We wear many hats every day and we’re comfortable wearing those hats. We’re proud of being Jewish and opening ourselves up to other communities so we can build something better together for everyone.
Fast forward to 2003 when funding for the arts was being decimated. Rimon decided to create a fund to support artists in their highest time of need. “Everyone thought we would fail,” Harris recounts, “but in fact, we created the Rimon Arts Fund from which we’ve been giving significant project support for years.” People underestimated the strength and breadth of the Minnesota arts community, the support of the public, and the amazing number of Jewish artists practicing in the state. Twice a year, there is a request for proposals where artists and arts collaborators can seek funding, with the next RFP due on September 4.
Project support grants have funded the work of Jewish artists touching on topics that we all feel in our core, as Minnesotans and Jews living in a changing, multicultural society. Harris has noticed a trend among Jewish artists—many are creating work that builds bridges between spiritual and cultural communities. “It’s work that expresses what it means to be a contemporary Jew. We wear many hats every day and we’re comfortable wearing those hats,” Harris asserts. “We’re proud of being Jewish and opening ourselves up to other communities so we can build something better together for everyone.”

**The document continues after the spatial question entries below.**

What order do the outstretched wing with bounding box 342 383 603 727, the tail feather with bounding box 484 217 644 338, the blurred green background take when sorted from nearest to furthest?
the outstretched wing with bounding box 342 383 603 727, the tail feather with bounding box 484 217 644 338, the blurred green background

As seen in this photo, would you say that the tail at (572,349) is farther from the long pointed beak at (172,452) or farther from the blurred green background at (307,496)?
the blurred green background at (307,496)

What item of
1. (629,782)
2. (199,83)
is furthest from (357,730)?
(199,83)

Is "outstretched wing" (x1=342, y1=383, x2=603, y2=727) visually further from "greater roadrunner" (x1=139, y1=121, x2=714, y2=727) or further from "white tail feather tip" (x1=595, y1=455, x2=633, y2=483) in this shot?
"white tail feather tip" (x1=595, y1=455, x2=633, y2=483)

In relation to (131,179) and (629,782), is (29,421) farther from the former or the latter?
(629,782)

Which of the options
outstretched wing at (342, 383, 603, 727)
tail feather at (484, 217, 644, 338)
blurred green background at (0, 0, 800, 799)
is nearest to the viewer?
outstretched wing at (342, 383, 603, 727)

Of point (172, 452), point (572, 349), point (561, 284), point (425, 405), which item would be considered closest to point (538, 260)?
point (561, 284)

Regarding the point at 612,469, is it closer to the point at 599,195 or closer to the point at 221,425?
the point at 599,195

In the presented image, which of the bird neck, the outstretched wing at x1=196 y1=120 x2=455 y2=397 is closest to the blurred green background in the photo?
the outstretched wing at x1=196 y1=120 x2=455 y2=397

Today, Rimon offers programming that allows anyone, artist or appreciator, to connect to the arts. Look for their artist salon series in the fall or get involved this summer in their arts workshops that explore art, nature, Judaism and a sense of place. The next workshop, “The Mysteries of the Mississippi,” is July 29 at the Mill City Museum. Bring your cell phone and your creativity to capture the river with a historical preservationist as a guide to the riverfront. The last workshop, “Skin and Bones and Everything in Between” on August 5 looks at the stories our bodies tell us about ourselves. A chance to talk about all our health issues, finally! I kid (sort of). But, if you’re Jewish and Minnesotan, these are for you.
“We’re lifting the veil on the arts,” Harris says of Rimon’s work to support Jewish artists and bring culture into everyone’s life.